Insgesamt dokumentierte das Ministerium in den vergangenen zwei Jahren 4.000 Fälle von Umweltschäden, deren Kosten sich auf umgerechnet 52 Milliarden Euro belaufen. Den Großteil davon, nämlich 28 Milliarden Euro, macht die Verschmutzung von Luft aus, knapp 24 Milliarden Euro die Verunreinigung von Böden. Zudem werden seltene Tier- und Pflanzenarten vernichtet – darunter solche, die im Roten Buch der Ukraine, einer offiziellen Liste gesetzlich geschützter Tiere, Pflanzen und Pilze, aufgeführt sind.

Auch das Center for Environmental Initiatives Ecoaction, eine zivilgesellschaftliche Umweltschutzorganisation, behält durch den Krieg verursachte Umweltschäden im Blick. Die Forschenden registrierten in den vergangenen zwei Jahren mehr als 1.500 Fälle. Die gravierendsten waren die Sprengung des Kachowka- Staudamms im Juni 2023, die Besetzung der Sperrzone von Tschernobyl und des Kernkraftwerks Saporischschja, bei der sämtliche Sicherheitsvorschriften missachtet wurden, und die Flutung von Bergwerken im Donbas, die zu Grundwasserverseuchung und Bodenabsenkung führten.

Dennoch bleibt die Ukraine gewillt, Klima- und Umweltschutzmaßnahmen umzusetzen – auch, weil Politiker wissen, dass eine effektive Klimapolitik maßgeblich für eine Vollmitgliedschaft in der Europäischen Union sein könnte. „Wir haben einen Entwurf für eine Strategie zur Entwicklung und Umsetzung der staatlichen Klimapolitik bis 2035 und einen operativen Aktionsplan mit klar definierten Aufgaben entwickelt“, berichtet das Ministerium und betont: „Für die Ukraine ist das Jahr 2024 definitiv das Jahr des Beginns des Klimadialogs!“ Auch für den Großteil der ukrainischen Gesellschaft (95 Prozent) bleibt Umweltschutz trotz der umfassenden Invasion durch Russland wichtig, betont Ecoaction gegenüber Table.Briefings.
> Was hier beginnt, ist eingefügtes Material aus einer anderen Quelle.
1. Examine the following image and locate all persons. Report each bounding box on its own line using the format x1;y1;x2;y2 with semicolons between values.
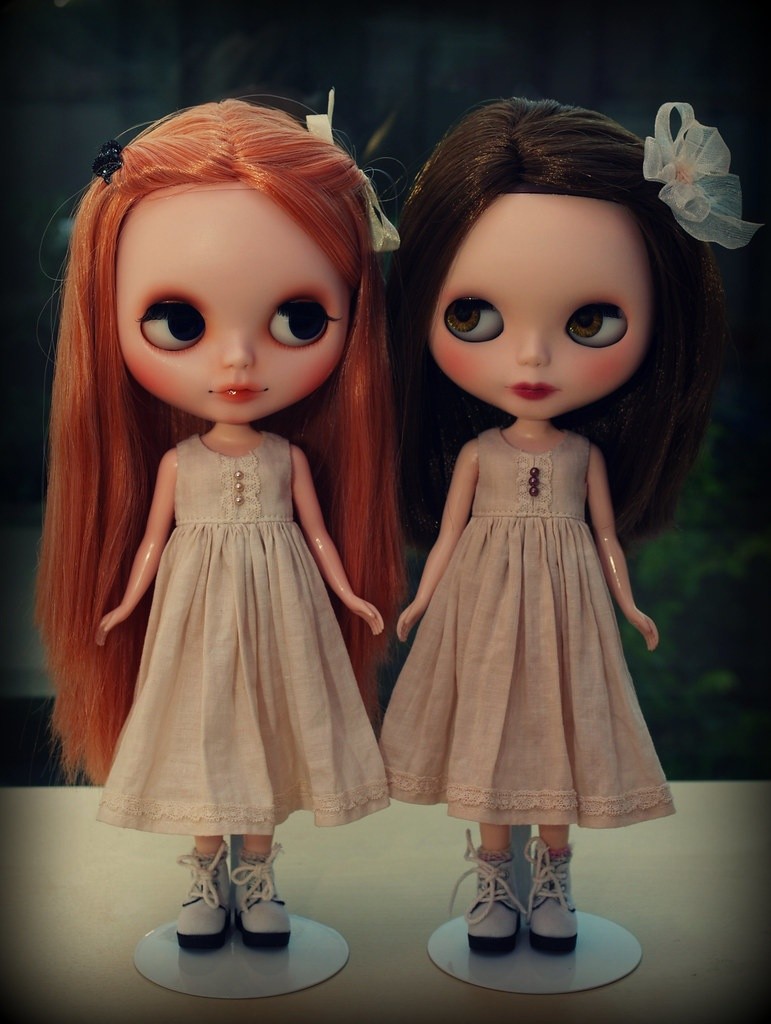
384;96;730;957
30;98;408;950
Die Realität bleibt aber, dass Schutzmaßnahmen nicht überall umsetzbar sind. So sind mehr als 800.000 Hektar Wald und 514 Schutzgebiete besetzt. Aktuell okkupiert Russland 18 Prozent der ukrainischen Landfläche, inklusive der Krim.
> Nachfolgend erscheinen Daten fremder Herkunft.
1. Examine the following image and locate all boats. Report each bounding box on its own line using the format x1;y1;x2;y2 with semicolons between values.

So detaillierte Daten wie im Fall dieses Krieges liegen selten vor. De Klerk zufolge liege das unter anderem daran, dass seit dem Zweiten Weltkrieg viele Konflikte weit weg vom westlichen Blickpunkt stattfanden. „Auch die Ausklammerung des gesamten militärischen Bereichs aus dem Kyoto-Protokoll spielt mit hinein.“ Ein schwerwiegender Fakt, denn Streitkräfte machen insgesamt 5,5 Prozent der weltweiten CO₂-Emissionen aus, wie die Studie von de Klerks Team belegt.